Fortunately they do compress very well...
...but compressing 25 GB files in itself takes away resources from
answering the large number of LDAP queries.
disk in four days. The disk I/O from the logging of stats at debug
priority is excessive. Of course, only OpenLDAP was logging at
At a minimum, make sure that your syslog daemon isn't flushing on
each write. (With some daemons, -/file/name disables this.)
Naturally, we do that.
Actually, we do remote syslog (@loghost) so the UDP is
send-and-forget from our live servers, so there's no disk I/O at all.
Each member of our cluster of four LDAP slaves in Sydney generates
about 25 GB per day with loglevel set to 'stats'. The cluster of
three in Melbourne are less busy, but still fairly prolific.
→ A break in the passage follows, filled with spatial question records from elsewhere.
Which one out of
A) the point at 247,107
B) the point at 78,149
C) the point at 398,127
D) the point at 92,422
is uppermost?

Imagine
sending 1 additional terabyte of data to our syslog servers every ten
days, and you need money to pay for the additional infrastructure.
(Note that none of the above is particular to OpenLDAP; we do this
with most of our services.)
Agreed; basic system administration.
Perhaps our production OpenLDAP servers work harder than the
servers everyone else here on the list manages? It's possible: we
are a large ISP, and we provision all our services with OpenLDAP.
There are some pretty large installations watching the list...
But clearly most are smaller than our installation.